(What to do) Retype, word for word, every line of the records below starting at the one that contains "[camera-trap image, curated labels]" and ending at the one that contains "common name: elk"; include both of those lines and nothing more.

*** Data for analysis Section Begins ***

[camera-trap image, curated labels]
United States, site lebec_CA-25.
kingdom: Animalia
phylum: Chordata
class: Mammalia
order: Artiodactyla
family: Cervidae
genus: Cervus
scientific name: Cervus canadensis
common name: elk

*** Data for analysis Section Ends ***
*** Data for analysis Section Begins ***

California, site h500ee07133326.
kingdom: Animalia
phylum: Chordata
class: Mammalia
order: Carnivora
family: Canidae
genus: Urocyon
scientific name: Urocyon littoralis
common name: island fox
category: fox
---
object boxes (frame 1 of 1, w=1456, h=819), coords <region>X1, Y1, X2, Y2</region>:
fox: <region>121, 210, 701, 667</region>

*** Data for analysis Section Ends ***

(Response area)
[camera-trap image, curated labels]
United States, site lebec_CA-25.
kingdom: Animalia
phylum: Chordata
class: Mammalia
order: Artiodactyla
family: Cervidae
genus: Cervus
scientific name: Cervus canadensis
common name: elk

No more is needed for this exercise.